__Source document__
********************
I'm not a big fan of this approach. I prefer passing a session object this is much simpler than their approach using context manager (with)... (my 2 cts)

It's not really about "implementing caching on the library itself"

It's just about changing calls like

requests.get(...)

to

session.get(...)

but anyway whatever your technical choices are, what is important is to be able to know quickly what datapackages in https://github.com/datasets/registry are not valid. But it seems that Rufus have some ideas / plans.

vitorbaptista commented 8 years ago

Just to be clear, I'm pointing out betamax because, as far as I can see, the reason you're suggesting this task is to allow us to monitor the datasets. With it, we can solve the testing issue without having to add more code to the datapackage-py.

femtotrader commented 8 years ago

I didn't know betamax previously. Both can be used with the monkey patch approach and so can allow to monitor the datasets.
********************
__Information provided__
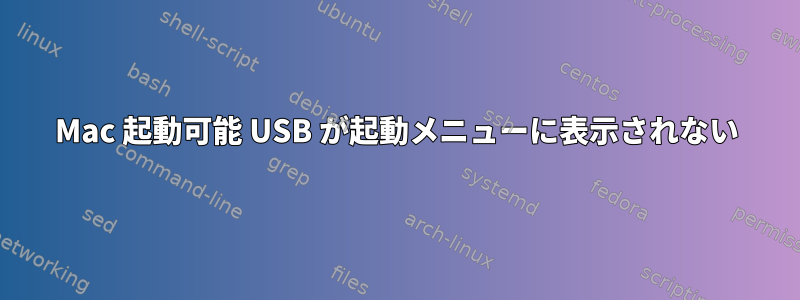 Mac 起動可能 USB が起動メニューに表示されない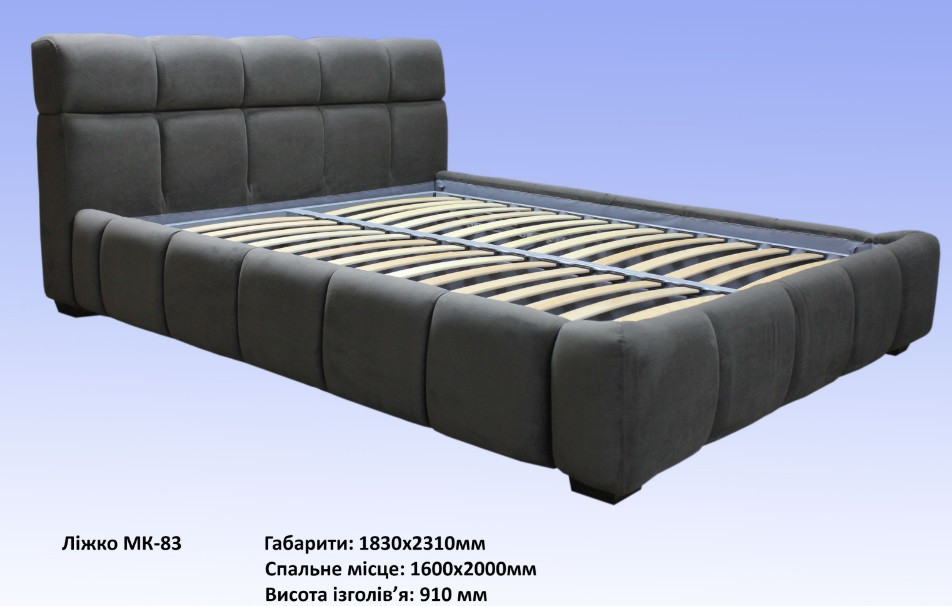 Ліжко Модерн Люкс 2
********************
__What to work on__
1. Quote the passage of the caching discussion that begins at the words "but anyway whatever" and stops after the words "allow to monitor the datasets.".
2. Continue the forum thread on caching and session objects from its last comment.

__Answer set__
1.
but anyway whatever your technical choices are, what is important is to be able to know quickly what datapackages in https://github.com/datasets/registry are not valid. But it seems that Rufus have some ideas / plans.

vitorbaptista commented 8 years ago

Just to be clear, I'm pointing out betamax because, as far as I can see, the reason you're suggesting this task is to allow us to monitor the datasets. With it, we can solve the testing issue without having to add more code to the datapackage-py.

femtotrader commented 8 years ago

I didn't know betamax previously. Both can be used with the monkey patch approach and so can allow to monitor the datasets.

2.
roll commented 8 years ago

I suppose it's kinda blocked by https://github.com/frictionlessdata/specs/issues/243

pwalsh commented 8 years ago

@roll while frictionlessdata/datapackage-py#243 refers to a cache property, it has a different use and meaning to the above as far as I see.

roll commented 7 years ago

It's also related to https://github.com/frictionlessdata/goodtables-py/issues/140 - both could require providing some custom requests session to tabulator. But caching could lead to other kind of problems like memory usage (we do streaming for everything).

So this issue is something to investigate.